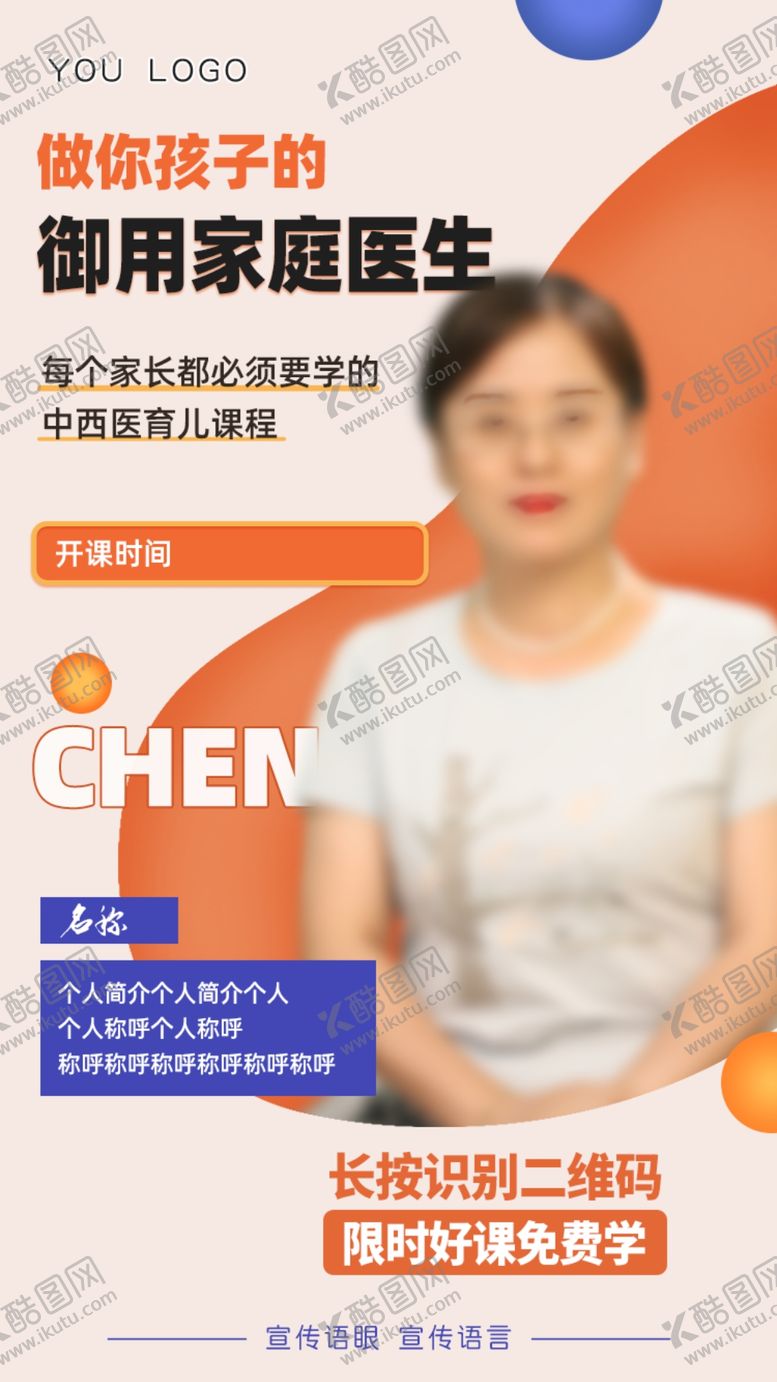 编号：32847509130928071980【酷图网】源文件下载-分裂海报人物简介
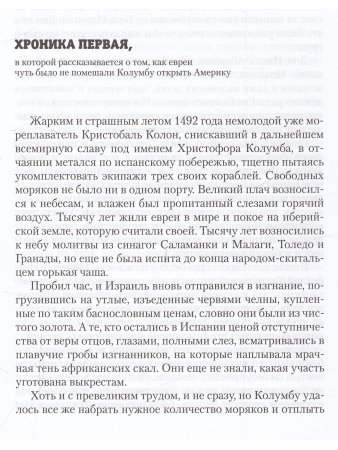 Фромер В. Хроники времён Сервантеса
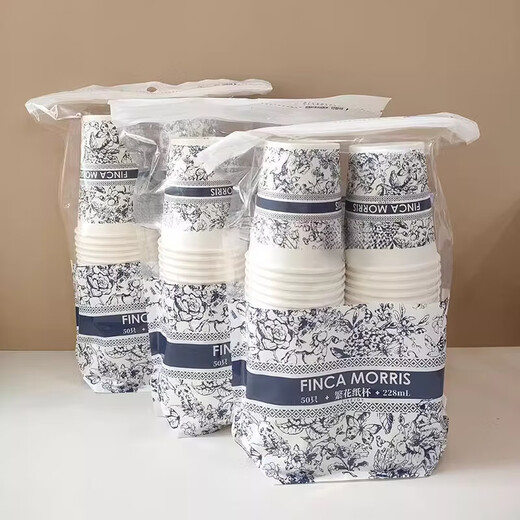 UOSO高级繁花大号加厚纸杯耐高温不渗漏无异味泡咖啡杯茶杯一次性杯子 大号348ml 6636 50只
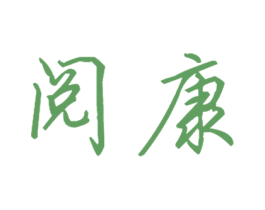 阅康 商标图样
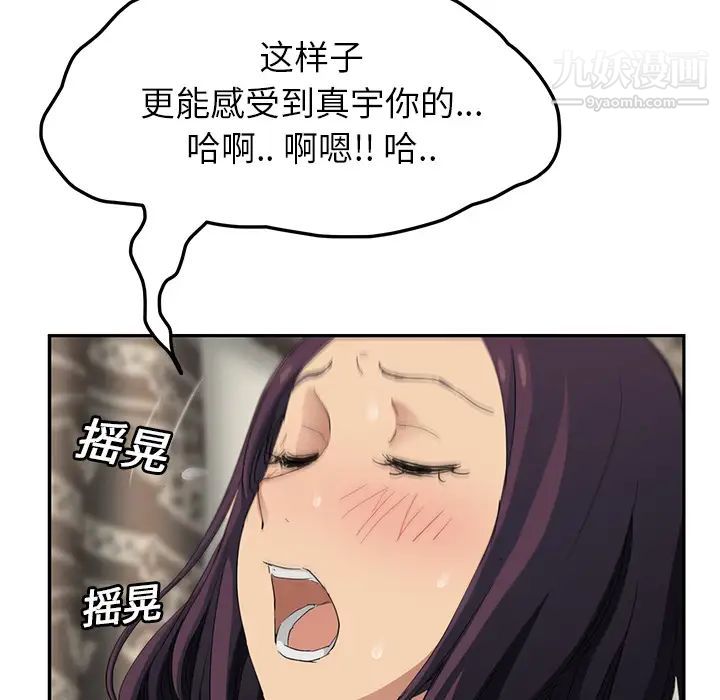 《继母》漫画 第20话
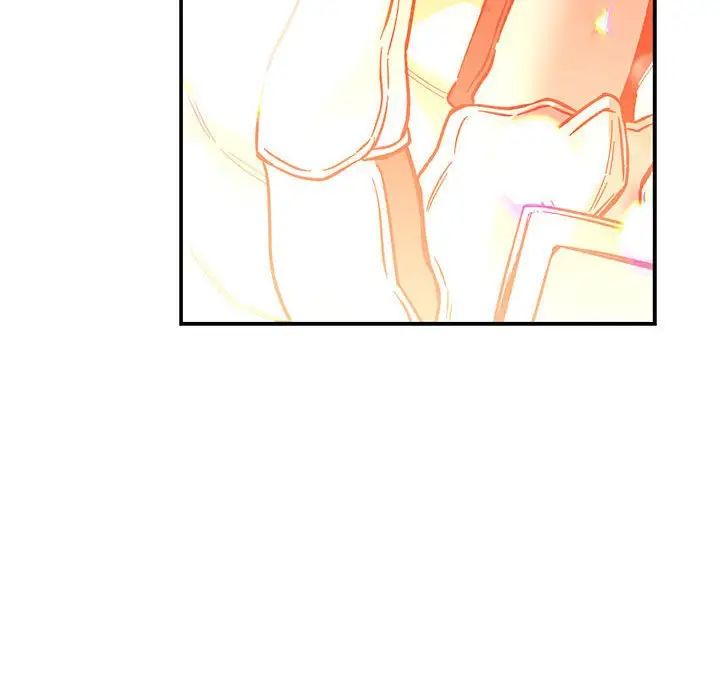 亲爱的你-Liebling!第62话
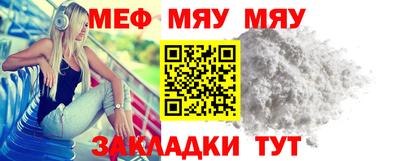 MDMA Premium VHQ Абакан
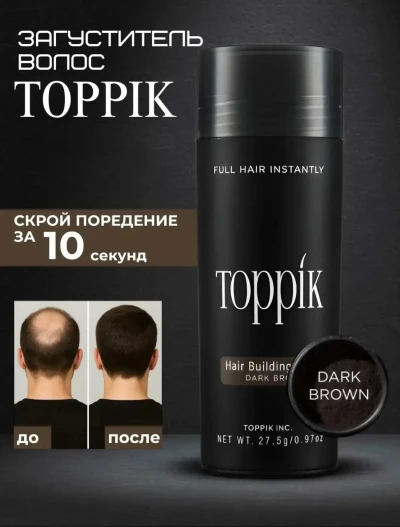 Кератиновая пудра Toppik тёмно-коричневая для волоса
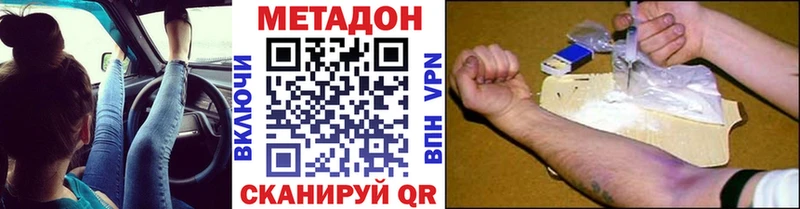 Метадон кристалл  Луховицы 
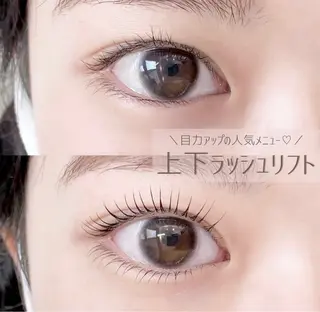 マツエク・マツパ KIKI Nail所属・下まつげパーマが 得意なサロン✩のマツエク・マツパデザイン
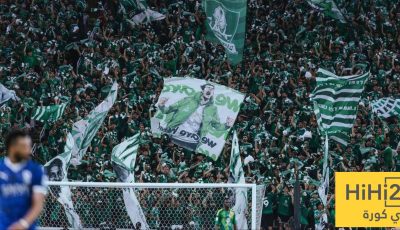 موعد طرح تذاكر نهائي كأس القارات الثلاث لجمهور الأهلي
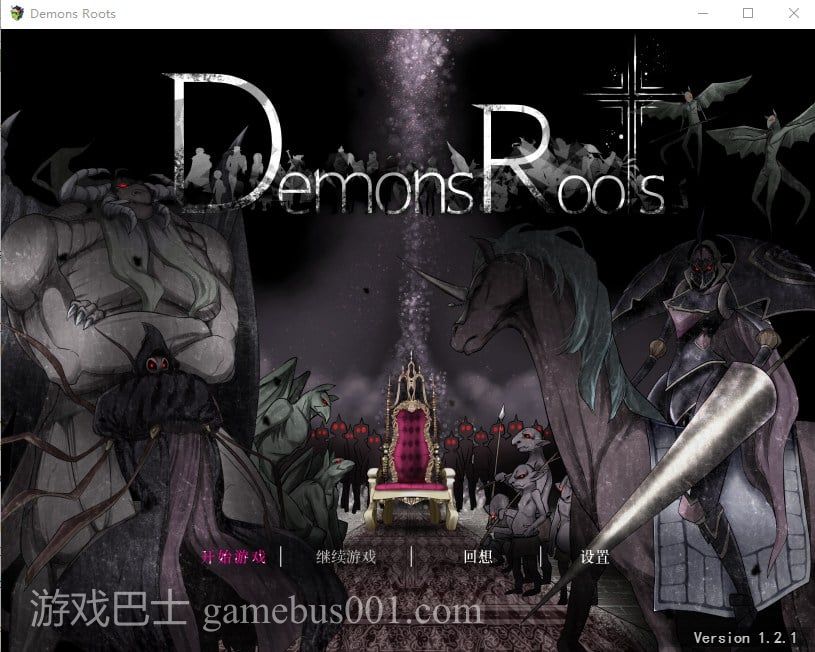 【王道RPG/中文】Demons Roots v1.1.0 官方中文步兵版 【新作/2.5G】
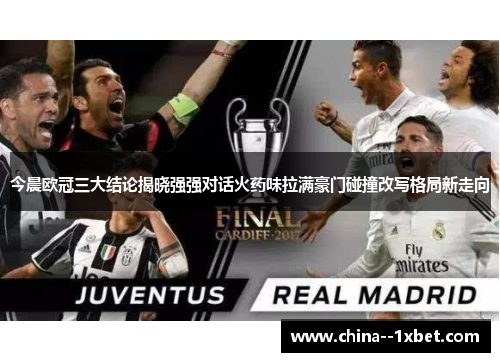 今晨欧冠三大结论揭晓强强对话火药味拉满豪门碰撞改写格局新走向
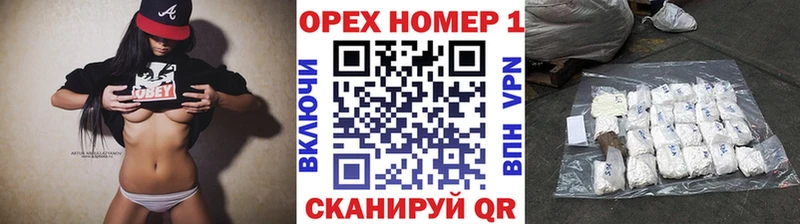 COCAIN FishScale  MEGA как войти  Ахтырский 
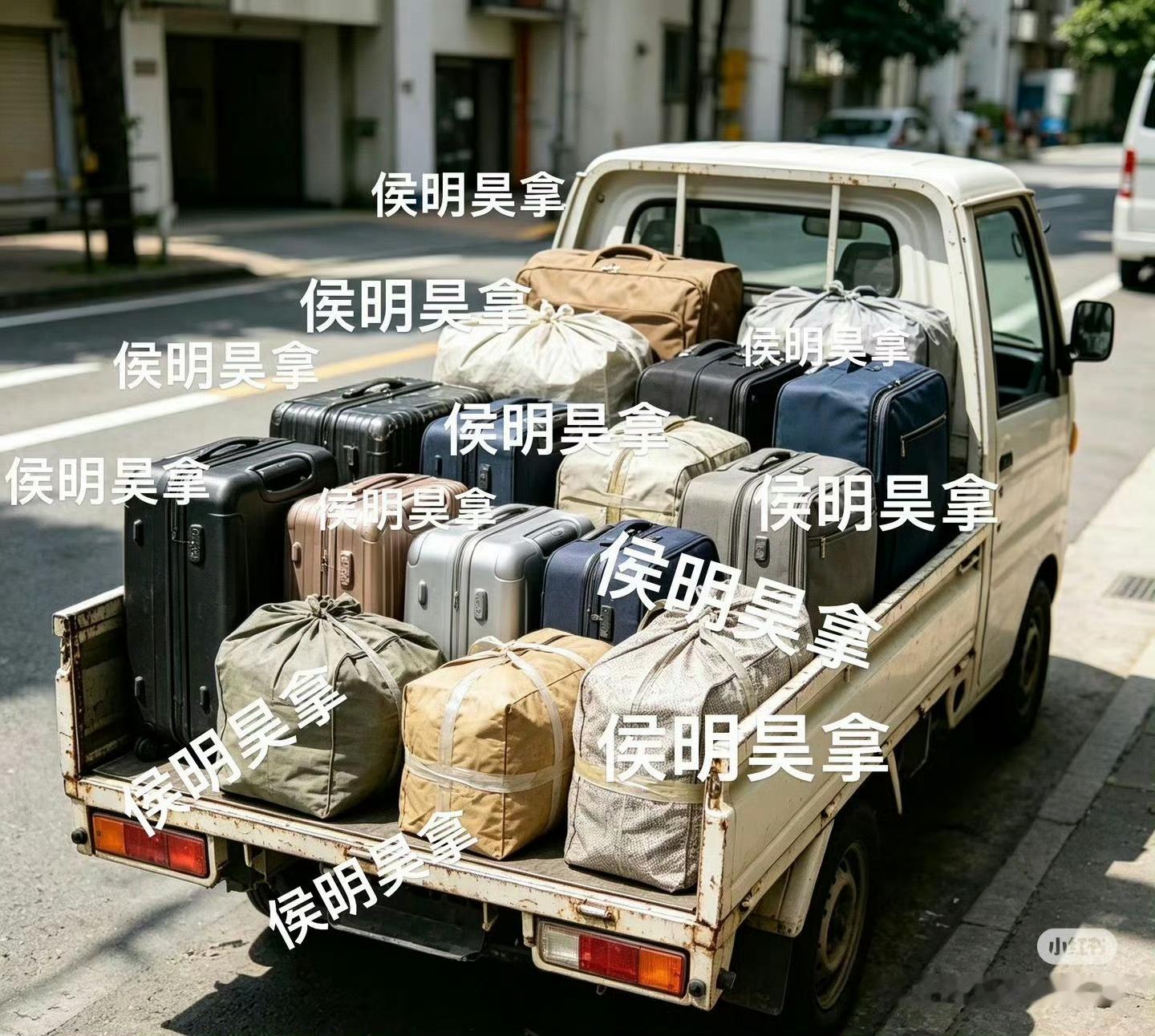 侯明昊在花少6搬了30个行李箱搬三十个箱子没人知道看了一眼牛角包被骂半年 ​​​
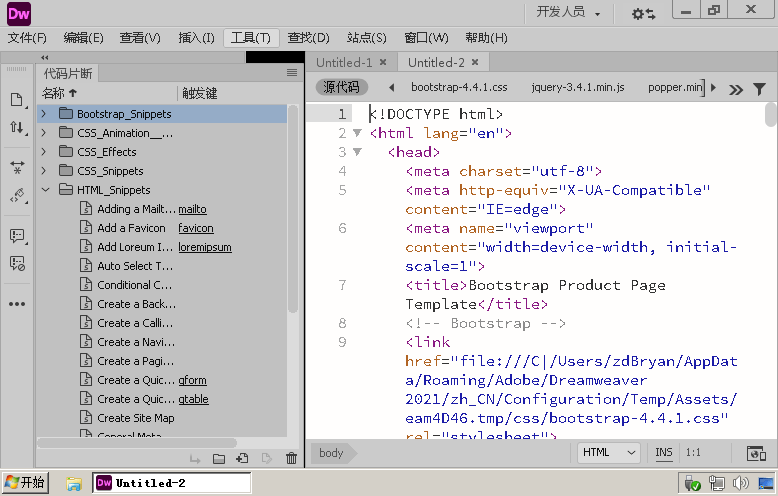 Adobe Dreamweaver 2021 v21.6.0-趣奇资源网-第9张图片 Adobe Dreamweaver 2021 v21.6.0-趣奇资源网-第9张图片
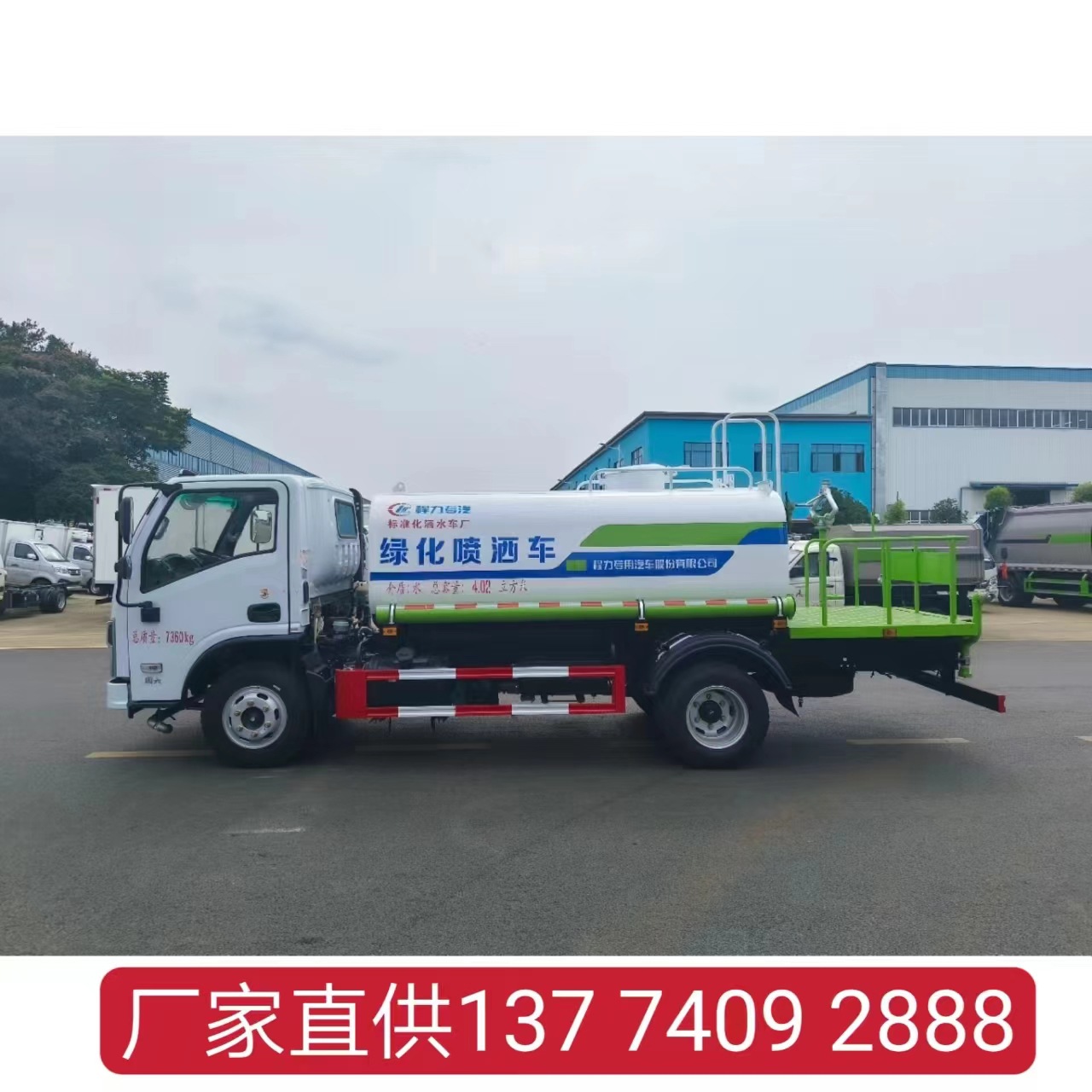 Dongfeng 5 Cubic Meter Sprinkler Truck Price Construction Site Engineering Sprinkler Truck Manufacturer Small Sprinkler Truck with Self-Priming Function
☆ ☆ ☆
AIM OF THE EXERCISE: Quote every entry above word for word, keeping the text of each one unchanged and omitting the pictures.

RESULT FOR THIS EXERCISE:
 编号：32847509130928071980【酷图网】源文件下载-分裂海报人物简介
 Фромер В. Хроники времён Сервантеса
 UOSO高级繁花大号加厚纸杯耐高温不渗漏无异味泡咖啡杯茶杯一次性杯子 大号348ml 6636 50只
 阅康 商标图样
 《继母》漫画 第20话
 亲爱的你-Liebling!第62话
 MDMA Premium VHQ Абакан
 Кератиновая пудра Toppik тёмно-коричневая для волоса
 Метадон кристалл  Луховицы 
 マツエク・マツパ KIKI Nail所属・下まつげパーマが 得意なサロン✩のマツエク・マツパデザイン
 موعد طرح تذاكر نهائي كأس القارات الثلاث لجمهور الأهلي
 【王道RPG/中文】Demons Roots v1.1.0 官方中文步兵版 【新作/2.5G】
 今晨欧冠三大结论揭晓强强对话火药味拉满豪门碰撞改写格局新走向
 COCAIN FishScale  MEGA как войти  Ахтырский 
 侯明昊在花少6搬了30个行李箱搬三十个箱子没人知道看了一眼牛角包被骂半年 ​​​
 Adobe Dreamweaver 2021 v21.6.0-趣奇资源网-第9张图片 Adobe Dreamweaver 2021 v21.6.0-趣奇资源网-第9张图片
 Dongfeng 5 Cubic Meter Sprinkler Truck Price Construction Site Engineering Sprinkler Truck Manufacturer Small Sprinkler Truck with Self-Priming Function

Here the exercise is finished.